─── Material supplied ───
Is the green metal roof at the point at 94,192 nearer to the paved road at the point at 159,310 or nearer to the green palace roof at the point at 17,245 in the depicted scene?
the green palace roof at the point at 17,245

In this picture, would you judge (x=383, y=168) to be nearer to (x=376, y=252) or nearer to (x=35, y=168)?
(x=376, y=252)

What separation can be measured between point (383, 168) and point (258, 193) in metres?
───
─── Material supplied ───
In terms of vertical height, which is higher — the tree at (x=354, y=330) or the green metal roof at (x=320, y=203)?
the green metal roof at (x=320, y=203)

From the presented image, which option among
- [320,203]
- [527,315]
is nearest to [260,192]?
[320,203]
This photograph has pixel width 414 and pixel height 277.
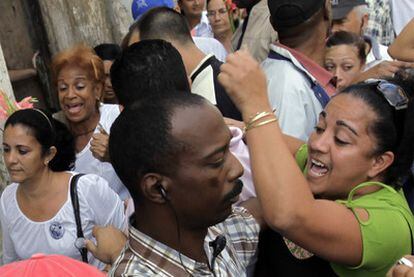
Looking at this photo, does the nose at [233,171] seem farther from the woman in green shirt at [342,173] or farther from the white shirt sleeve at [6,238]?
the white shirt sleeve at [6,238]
───
■ Request: Rewrite the data above from the line with "In this picture, would" to the line with "What separation can", substituting "distance" for "separation" and leaving everything else the same. Return only those lines.

■ Exercise solution:
In this picture, would you judge (x=383, y=168) to be nearer to (x=376, y=252) or nearer to (x=35, y=168)?
(x=376, y=252)

What distance can be measured between point (383, 168) and point (258, 193) in metres?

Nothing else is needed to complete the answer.